Plant With Purpose Addresses Food Security in Oaxaca, Mexico
Written by Plant With Purpose on September 28, 2012 in General
By Natalie Favorite
In June 2012, a strain of the avian flu struck Jalisco, Mexico, resulting in the government calling for 11 million chickens to be euthanized immediately. This caused a shockwave to roll through Mexico as eggs, a staple in the Mexican diet, shot up in price, ensuing in an egg shortage (read more here).
Mexico has the highest per-capita egg consumption of any country in the world at about 400 eggs per person annually. This is over double the average U.S. consumption. Eggs are not only popular in the Mexican diet they are essential. Eggs are an affordable and easily accessible source of protein.
This egg shortage exposes the problem of poverty in Mexico. While the middle and upper class are able to cope with the shortage by simply paying more for eggs, or by resorting to alternative forms of proteins such as meat, nearly 49 million people, or 47% of the population of Mexico, are struggling to receive the nutrition they need.
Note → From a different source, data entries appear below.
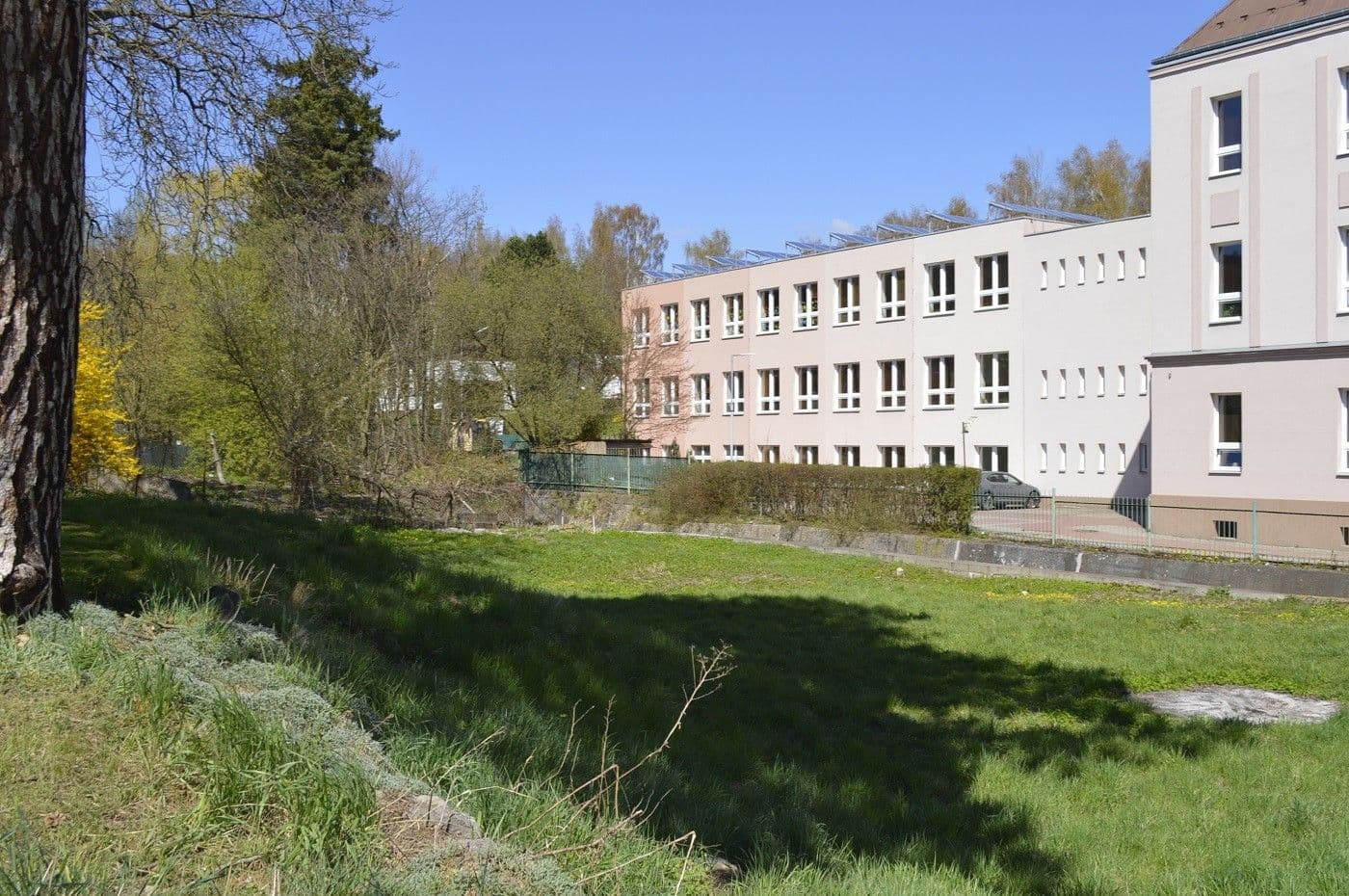 Predaj pozemku 877 m², Libouchec, Ústecký kraj Predaj pozemku 877 m², Libouchec, Ústecký kraj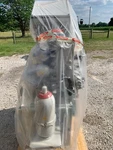 Hydac Hpu-ral 7035 Hydraulic Power Unit Wind Turbine Yaw Drive & Brake Control. Fixed Price $2876.45.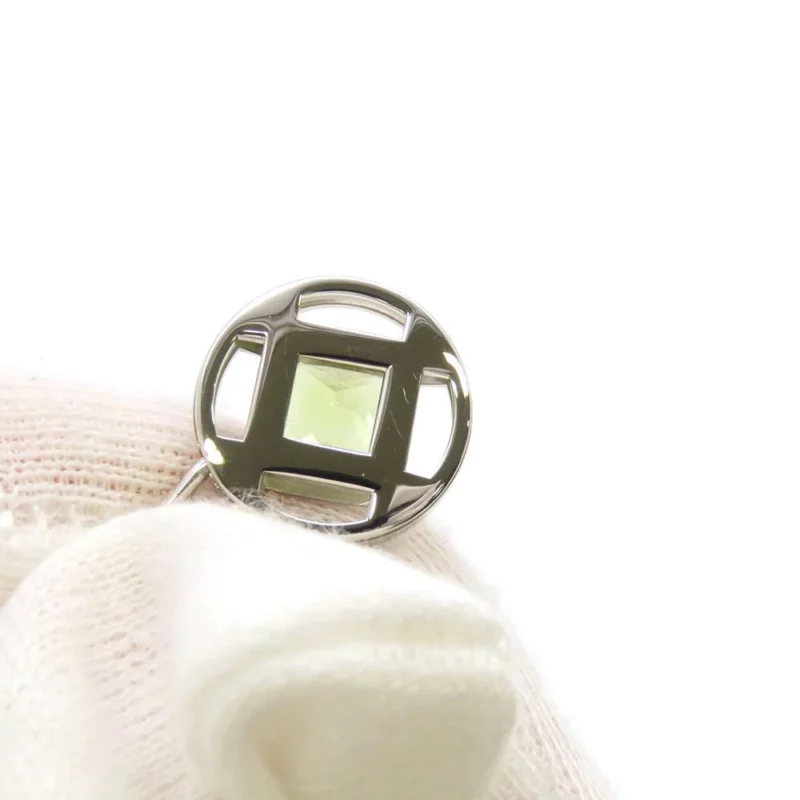 CARTIER PASHA GRID BRACELET - Image 6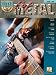 Pop Metal Vol.55 BK/CD Guitar Play-Along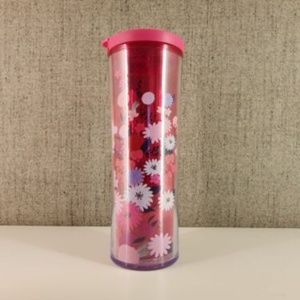 Starbucks 2023 Rabbit in Flower Field Cold Cup Tumbler 20oz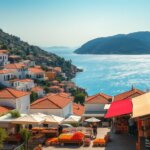 Cost of Living in Kalkan, Turkey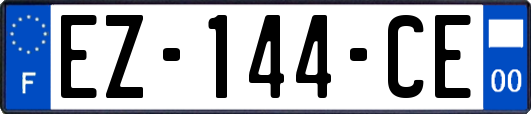 EZ-144-CE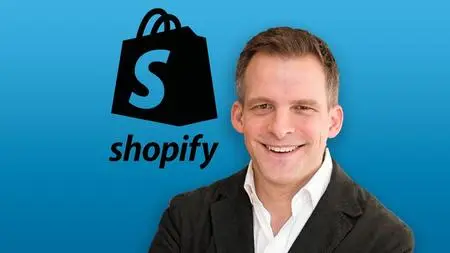 Shopify Design & Branding Masterclass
The crisis is particularly pronounced among families and the elderly who live in poverty, as other family members try to cover their needs as well.
Chickens have long been a part of Plant With Purpose’s work in Mexico. Plant With Purpose is empowering the people of Mexico to care for chickens and harvest eggs on their own property. Community members build chicken modules where families can raise chickens. Families are able to use the eggs and can compost the waste. Arnulfo Morales says, “We have eggs and meat right now, we even have two of the hens from the module that are not only laying eggs but are incubating.”
Work is also being done to diversify diets and increase food security through family gardens. These encourage families to labor together, and provide fresh vegetables that benefit children, families, and the community!
It has been encouraging to see the community gardens and chicken modules improving lives throughout the Oaxaca area during this scarcity, and we can only hope to see such changes in other communities in the future.